Tasks to complete >>
1) Echo the part of the renin–angiotensin system introduction starting with "Recently, a new" and going on through "II–AT1 receptor axis.".
2) For each statement below, answer yes or no according to the renin–angiotensin system introduction, and quote the words that decide it.
(a) Ang II binds to two major types of receptors.
(b) Ang II binds the AT2 receptor with a different affinity than the AT1 receptor.
(c) In the new axis of RAS, Ang I is converted to Ang-(1–7) by the catalytic activity of ACE.

Extract provided >>
Introduction

The renin–angiotensin system (RAS) has a critical role in the cardiovascular system. Recent studies on RAS have found various components and have proposed new axes of signaling pathways. In a classical system, angiotensin (Ang) II produced from Ang I by an angiotensin-converting enzyme (ACE) is a strong bioactive substance. Ang II binds to two major types of receptors, namely, Ang II type 1 (AT1) and Ang II type 2 (AT2) receptors,1 the signaling pathways of which have been well studied, including in the identification of new signaling-related molecules, such as AT1 receptor-associated protein (ATRAP)2 and AT2 receptor-interacting protein (ATIP).3 In cardiovascular diseases, AT2-receptor stimulation seems to antagonize the signaling associated with AT1-receptor stimulation. As the binding affinity of Ang II for the AT2 receptor does not differ from that for the AT1 receptor, it is considered that AT2-receptor stimulation contributes to the beneficial actions of AT1-receptor blockers (ARBs).4 In this context, AT2-receptor agonists, such as compound 21, have been newly developed and are expected to function as useful agents against pathological disorders in the future.5

Recently, a new axis of RAS has been established. In this axis, Ang I is finally converted to Ang-(1–7) by the catalytic activity of ACE2.6, 7 The mechanisms of action of Ang-(1–7) are still being investigated by many research groups. Santos et al.7 reported that the Mas oncogene is a receptor for Ang-(1–7). There are an increasing number of reports on the role of ACE2, Ang-(1–7) and Mas in the cardiovascular system. In this review, an outline of the role and function of ACE2 with the Ang-(1–7) pathway is discussed in comparison with the classical ACE–Ang II–AT1 receptor axis.

Data provided >>

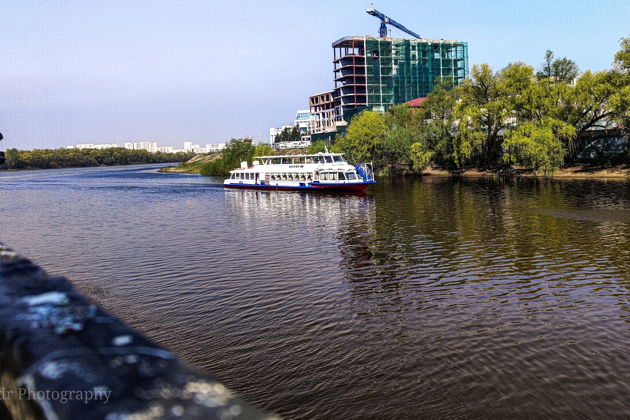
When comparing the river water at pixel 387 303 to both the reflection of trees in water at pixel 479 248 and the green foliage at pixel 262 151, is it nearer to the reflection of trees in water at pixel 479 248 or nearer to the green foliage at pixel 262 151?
the reflection of trees in water at pixel 479 248

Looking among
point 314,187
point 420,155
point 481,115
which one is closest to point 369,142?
point 420,155

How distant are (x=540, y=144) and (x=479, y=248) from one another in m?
49.3

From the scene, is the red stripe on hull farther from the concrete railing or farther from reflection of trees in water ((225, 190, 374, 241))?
the concrete railing

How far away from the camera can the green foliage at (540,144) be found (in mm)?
67562

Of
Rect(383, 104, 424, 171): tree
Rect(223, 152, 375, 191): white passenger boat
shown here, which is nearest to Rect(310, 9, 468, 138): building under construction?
Rect(383, 104, 424, 171): tree

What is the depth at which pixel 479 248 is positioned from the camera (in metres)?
25.5

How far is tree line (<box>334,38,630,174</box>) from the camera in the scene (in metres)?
67.4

Answers to the problems >>
1)
Recently, a new axis of RAS has been established. In this axis, Ang I is finally converted to Ang-(1–7) by the catalytic activity of ACE2.6, 7 The mechanisms of action of Ang-(1–7) are still being investigated by many research groups. Santos et al.7 reported that the Mas oncogene is a receptor for Ang-(1–7). There are an increasing number of reports on the role of ACE2, Ang-(1–7) and Mas in the cardiovascular system. In this review, an outline of the role and function of ACE2 with the Ang-(1–7) pathway is discussed in comparison with the classical ACE–Ang II–AT1 receptor axis.

2)
(a) Yes: "Ang II binds to two major types of receptors, namely, Ang II type 1 (AT1) and Ang II type 2 (AT2) receptors"
(b) No: "the binding affinity of Ang II for the AT2 receptor does not differ from that for the AT1 receptor"
(c) No: "Ang I is finally converted to Ang-(1–7) by the catalytic activity of ACE2"